Dynamic Dining System Overhaul: Scaling Operations and Elevating Guest Experience

Overview
The dining booking and reservation system required a significant overhaul to handle the growing demand of millions of orders and reservations efficiently. The primary goal was to scale operations, improve processing speed, and enhance the guest booking experience.

What was the Problem?
With millions of guests booking dining reservations, the existing reservation system struggled with scalability issues, slow troubleshooting, and inefficient monitoring, leading to delays and a poor user experience.

Our Solution
Myridius migrated the system to a serverless, cloud-native architecture leveraging Amazon EKS, AWS Lambda, and DynamoDB, enabling seamless auto-scaling, faster query times, and real-time data synchronization.

Outcomes

  • 95% improvement in processing speed
  • Support for millions of concurrent reservations
  • 40% reduction in debugging time
  • Improved guest booking experience with real-time updates

Lessons Learned
Migrating to a cloud-native, serverless architecture enabled seamless scaling and operational efficiency, significantly enhancing the guest experience during peak demand periods.

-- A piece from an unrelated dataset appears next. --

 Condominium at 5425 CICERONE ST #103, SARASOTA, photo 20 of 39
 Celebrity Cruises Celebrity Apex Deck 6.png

AI-Driven Monitoring: Integrating CloudWatch, Datadog, and BigPanda for Proactive Management

Overview

The Configuration Management Database (CMDB) system required a migration to AWS to enhance performance, scalability, and overall system administration efficiency. The goal was to eliminate performance bottlenecks, improve query execution speed, and implement a robust observability framework for better anomaly detection and compliance.

What was the Problem?

The existing CMDB faced several challenges, including:

  • Performance bottlenecks and slow query execution.

  • Inefficient handling of infrastructure metadata at scale.

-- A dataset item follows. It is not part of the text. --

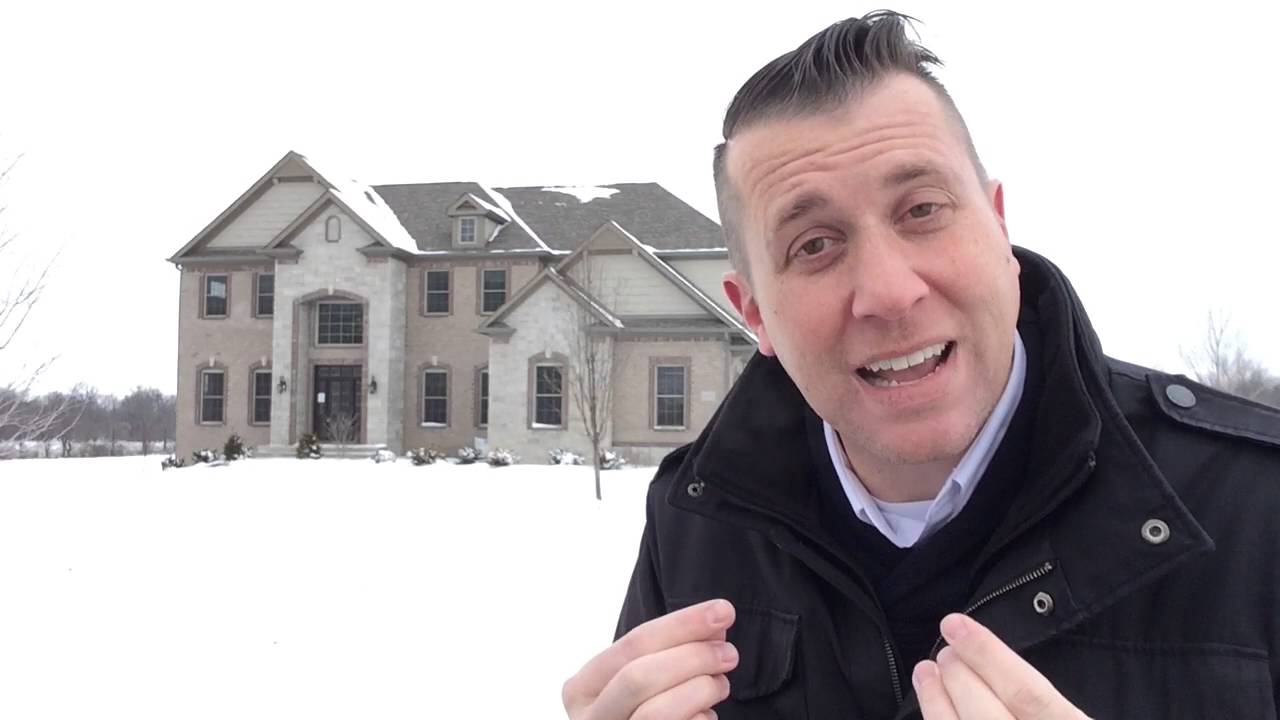 Don't Be Weak - Ferris Property Group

  • Limited monitoring capabilities, making it difficult to detect anomalies, track system changes, and ensure compliance.

Our Solution

Myridius migrated the CMDB to AWS and implemented a comprehensive monitoring and observability framework using Amazon CloudWatch, Datadog, and BigPanda. The solution included:

  • Scalable architecture: Built on Amazon Elastic Container Service (ECS) for improved scalability and reliability.

  • Automated server management: Utilized AWS Systems Manager (SSM) for server builds and OS patching within ECS.

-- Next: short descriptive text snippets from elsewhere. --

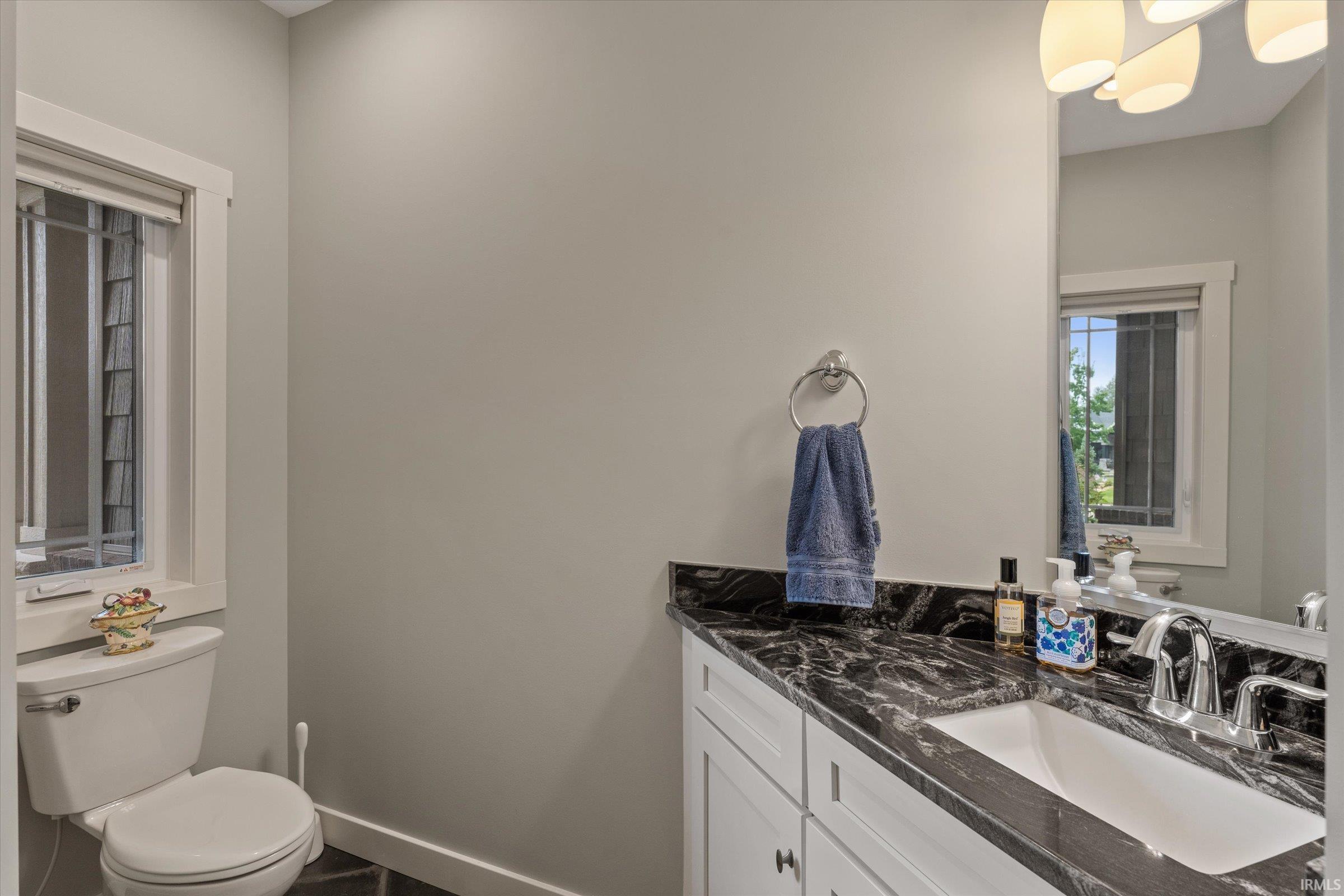 13998 Shavano Peak Drive Middlebury IN 46540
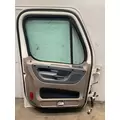 FREIGHTLINER Cascadia Door Assembly, Front thumbnail 4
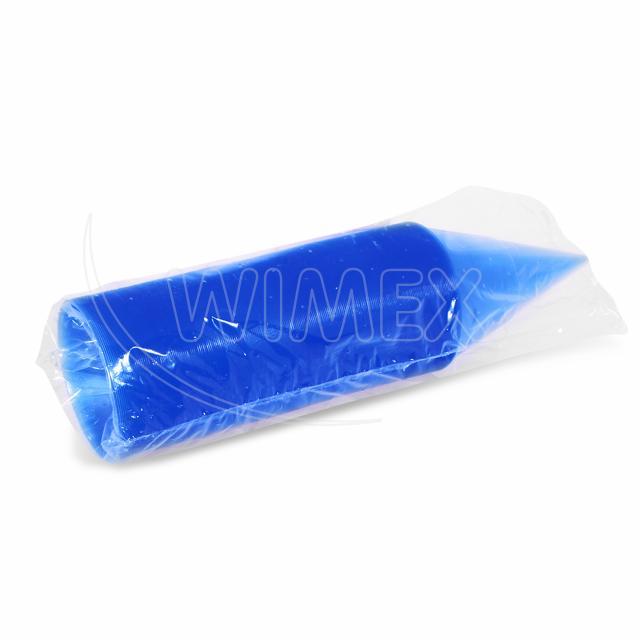 Kelímek BLUE CONE 115 ml -PP- (Ø 70 mm) [1000 ks]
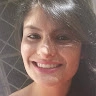Thuany Gonçalves Carvalho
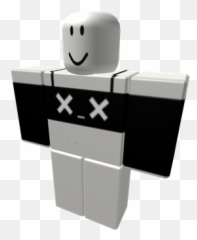 Marshmello Crop Top - Y2k Roblox Clothes Emoji,Fake Emoji Pants
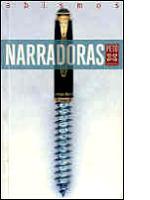 narradoras.jpg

  • Monitoring and observability stack:

    • Amazon CloudWatch: Infrastructure monitoring, log collection, and alarm management.

    • Datadog: Application performance monitoring (APM), real-time infrastructure monitoring, and log analysis.

    • BigPanda: AI-driven alert correlation and incident management.

  • Monitored key metrics such as latency, error rates, CPU and memory usage, disk space, and IOPS.

Outcomes

  • 99.95% system availability through proactive monitoring and automated alert correlation.

  • 50%+ reduction in Mean Time to Detect (MTTD) and Mean Time to Resolution (MTTR) using BigPanda and Datadog.

  • Improved application performance monitoring with real-time insights into latency, errors, and resource utilization.

  • Enhanced system reliability, reduced operational overhead, and improved monitoring and observability capabilities, delivering a seamless experience for both users and IT teams.

Lessons Learned

Migrating the CMDB to AWS with a robust monitoring and observability framework significantly improved system performance, reduced incident resolution time, and enhanced operational efficiency. Leveraging AI-driven alert correlation and real-time monitoring enabled faster issue detection and resolution, ensuring better reliability and compliance.